Closed costero-e closed 1 year ago
Thank you @redmitry to spot that! I added another commit to fix the position of the required. Can you review it again and confirm it's correct now? Thanks.
The last piece is to return back:
"required": [
"quantityType",
"quantity"
]
😄
ok, done @redmitry , I am starting to feel the boomerang effect with this PR jaja, can you review it again? thank you!
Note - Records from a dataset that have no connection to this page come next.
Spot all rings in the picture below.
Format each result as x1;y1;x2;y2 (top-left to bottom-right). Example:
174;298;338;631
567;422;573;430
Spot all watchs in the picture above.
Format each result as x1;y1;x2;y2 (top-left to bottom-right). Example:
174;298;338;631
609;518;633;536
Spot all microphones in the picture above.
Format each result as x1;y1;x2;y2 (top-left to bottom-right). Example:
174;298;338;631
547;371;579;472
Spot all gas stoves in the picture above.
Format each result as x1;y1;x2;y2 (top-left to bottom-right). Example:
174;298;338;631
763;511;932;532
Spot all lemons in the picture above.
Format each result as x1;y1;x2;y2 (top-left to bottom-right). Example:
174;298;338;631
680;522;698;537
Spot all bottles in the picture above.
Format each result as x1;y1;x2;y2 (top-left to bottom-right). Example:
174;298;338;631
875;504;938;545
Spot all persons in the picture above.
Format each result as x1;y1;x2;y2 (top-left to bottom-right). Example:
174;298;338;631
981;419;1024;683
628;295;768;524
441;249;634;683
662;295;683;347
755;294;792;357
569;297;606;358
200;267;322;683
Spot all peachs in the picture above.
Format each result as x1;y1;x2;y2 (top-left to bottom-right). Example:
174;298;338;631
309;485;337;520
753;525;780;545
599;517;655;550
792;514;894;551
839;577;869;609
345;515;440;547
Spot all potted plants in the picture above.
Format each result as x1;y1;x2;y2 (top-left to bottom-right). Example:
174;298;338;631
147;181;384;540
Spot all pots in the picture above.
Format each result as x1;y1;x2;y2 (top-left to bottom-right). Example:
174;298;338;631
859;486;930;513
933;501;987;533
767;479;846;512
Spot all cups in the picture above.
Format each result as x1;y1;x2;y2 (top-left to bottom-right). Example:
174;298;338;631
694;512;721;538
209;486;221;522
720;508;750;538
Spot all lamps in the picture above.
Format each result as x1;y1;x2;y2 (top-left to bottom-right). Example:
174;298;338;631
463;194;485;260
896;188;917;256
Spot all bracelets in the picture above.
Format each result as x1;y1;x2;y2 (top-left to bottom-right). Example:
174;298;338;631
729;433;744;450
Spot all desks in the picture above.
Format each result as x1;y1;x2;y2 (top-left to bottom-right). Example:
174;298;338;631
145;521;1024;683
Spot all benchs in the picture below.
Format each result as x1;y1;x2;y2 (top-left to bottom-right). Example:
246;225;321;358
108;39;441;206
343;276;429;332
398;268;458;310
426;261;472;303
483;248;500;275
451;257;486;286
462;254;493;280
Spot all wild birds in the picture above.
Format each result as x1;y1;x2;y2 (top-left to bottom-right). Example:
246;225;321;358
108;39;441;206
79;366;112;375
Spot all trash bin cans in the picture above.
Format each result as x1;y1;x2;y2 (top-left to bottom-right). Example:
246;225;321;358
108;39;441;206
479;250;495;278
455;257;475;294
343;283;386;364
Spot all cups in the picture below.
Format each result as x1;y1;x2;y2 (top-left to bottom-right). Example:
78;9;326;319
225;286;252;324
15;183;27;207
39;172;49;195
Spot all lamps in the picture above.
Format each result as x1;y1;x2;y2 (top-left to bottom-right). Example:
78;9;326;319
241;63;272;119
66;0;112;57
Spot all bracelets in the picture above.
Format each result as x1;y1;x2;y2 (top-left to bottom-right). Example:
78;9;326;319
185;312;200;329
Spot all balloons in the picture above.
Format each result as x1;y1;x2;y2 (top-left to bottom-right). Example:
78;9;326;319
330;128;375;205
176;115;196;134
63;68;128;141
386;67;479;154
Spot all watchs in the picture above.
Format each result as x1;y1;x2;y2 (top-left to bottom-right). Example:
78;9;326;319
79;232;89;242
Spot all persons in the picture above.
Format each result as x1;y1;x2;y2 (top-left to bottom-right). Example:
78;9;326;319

It looks correct now. There is also an error in the the original CINECA Individuals data.
"measurementValue" : {
"quantity" : {
"unit" : {
"id" : "NCIT:C49671",
"label" : "Kilogram per Square Meter"
},
"value" : 26.63838307
}
}
while correct one must be like:
"measurementValue": {
"unit": {
"id": "NCIT:C49671",
"label": "Kilogram per Square Meter"
},
"value": 26.63838307
}
I have a fixed version: https://gitlab.bsc.es/inb/ga4gh/beacon-v2-docker-demo/-/tree/master/beacon-data
Just a note, if we want to be Phenopacket friendly, I suggest changing our schema to align with theirs. When in trouble, I follow theirs...
See: https://phenopacket-schema.readthedocs.io/en/latest/value.html
and:
https://github.com/EGA-archive/beacon2-ri-tools/issues/3
Cheers,
m
Ok, let's close this PR and discuss the individuals schema question in issues. @mbaudis can you please review and accept this PR? Thanks.
@mrueda
Just a note, if we want to be Phenopacket friendly, I suggest changing our schema to align with theirs. When in trouble, I follow theirs...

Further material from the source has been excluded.